If you want to drink high-quality sake (a rice wine) with sushi, the best way is to get it straight from the original source in Japan.
However, if you’re in the United States, the best sake there is made right in the Route 66 town of Holbrook, Arizona, at a place called Arizona Sake.
Fox 10 in Phoenix has the story about Atsuo Sakurai, who originally hails from Yokohama, Japan, and makes his sake in his garage:
“I want to make sake by myself. I tried in my dorm. But this is illegal in Japan though. But I tried,” Sakurai said.
Sakurai says he had so much fun, he got a job at a sake brewery after college. And fast forward ten years later…
“I got married to my wife. She’s American, so ok, let’s go to the states,” Sakurai said.
In January 2017, Sakurai got his Arizona state license to make Junmai Ginjo. It’s a simple sake that only uses rice, water, yeast and koji, a fungus used in sake. […]
And just one and a half years after getting his license, Sakurai’s sake has been featured in numerous high-end restaurants in Arizona.
His Arizona sake was also awarded as the World’s Best International Sake made outside of Japan.
Here’s the entire video segment:
Ironically, there are no Japanese restaurants in Holbrook. But Super Fuels in Holbrook carries the sake in its refrigerated case. Arizona Sake is not pasteurized, so it must stay cold.

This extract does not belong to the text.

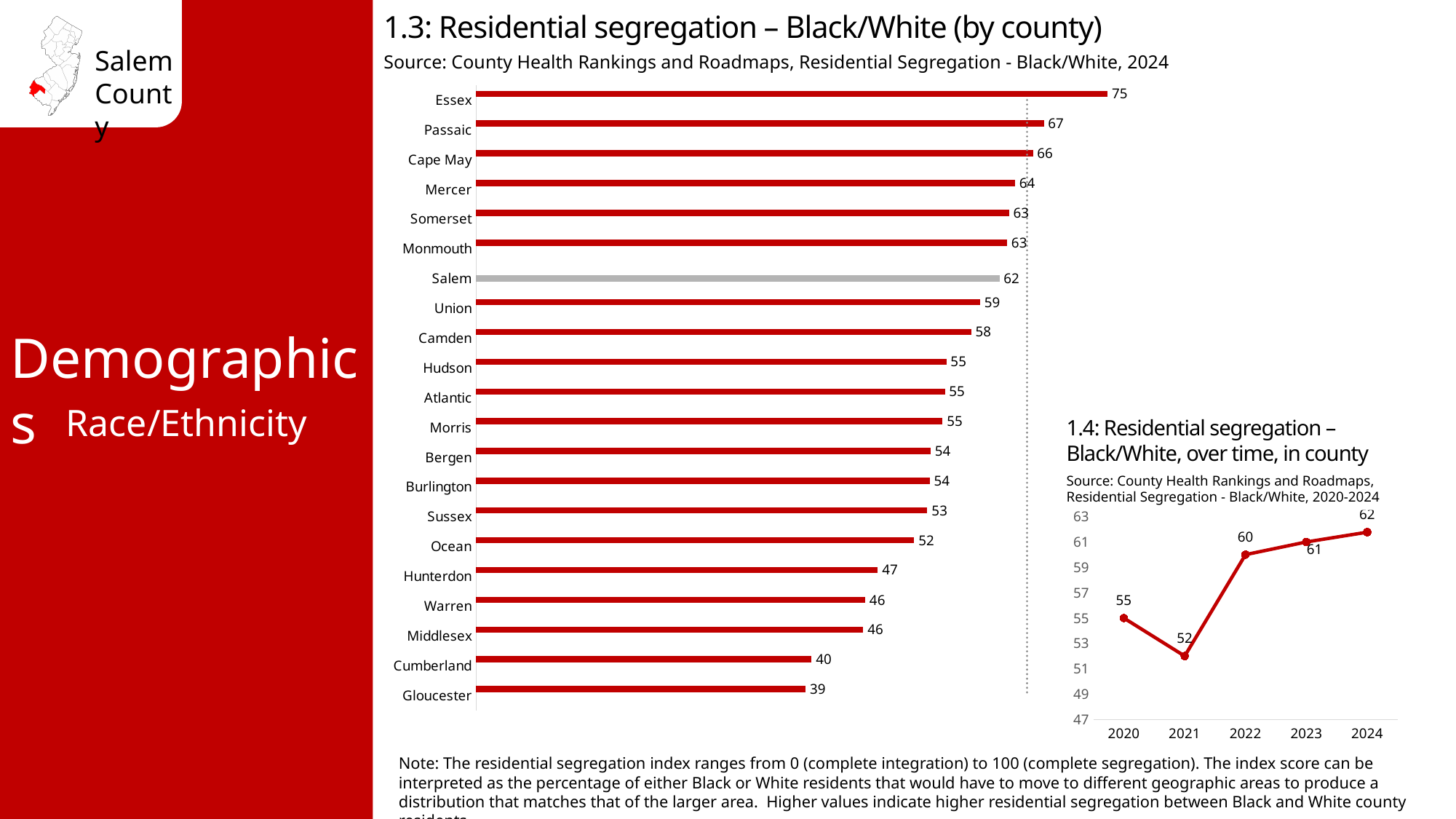
In the chart '1.4: Residential segregation – Black/White, over time, in county', what is the difference between the values for 2024 and 2020? 7 In the chart '1.3: Residential segregation – Black/White (by county)', which is larger, the value for Passaic or the value for Union? Passaic How many counties are shown in the chart '1.3: Residential segregation – Black/White (by county)'? 21 In the chart '1.3: Residential segregation – Black/White (by county)', what is the value for Salem? 62 In the chart '1.3: Residential segregation – Black/White (by county)', which county has the highest value? Essex In the chart '1.3: Residential segregation – Black/White (by county)', what is the difference between the values for Essex and Gloucester? 36 What kind of chart is '1.3: Residential segregation – Black/White (by county)'? Bar chart What kind of chart is '1.4: Residential segregation – Black/White, over time, in county'? Line chart In the chart '1.3: Residential segregation – Black/White (by county)', what is the value for Cumberland? 40 In the chart '1.4: Residential segregation – Black/White, over time, in county', which year has the highest value? 2024 In the chart '1.4: Residential segregation – Black/White, over time, in county', what is the value for 2021? 52 In the chart '1.3: Residential segregation – Black/White (by county)', which county has the lowest value? Gloucester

The Phoenix New Times reported:
Josh Hebert serves Arizona Sake by the bottle and glass at Hot Noodles Cold Sake in Scottsdale. “People go nuts for it,” he says. “It has that kind of just tropical fruit nose, but it really comes across being more balanced than that. The texture is just creamy and rich …”
With microbreweries popping up by the hundreds each year across America, it seems it was only a matter of time before the same thing would happen to other alcoholic beverages.
(Image of Arizona Sake via Facebook)
Now if the Safeway across from Cozy Cones would just sell sushi. Last time I checked, they had none. Actually, they weren’t familiar with the word. But that’s ok, there isn’t exactly an ocean nearby.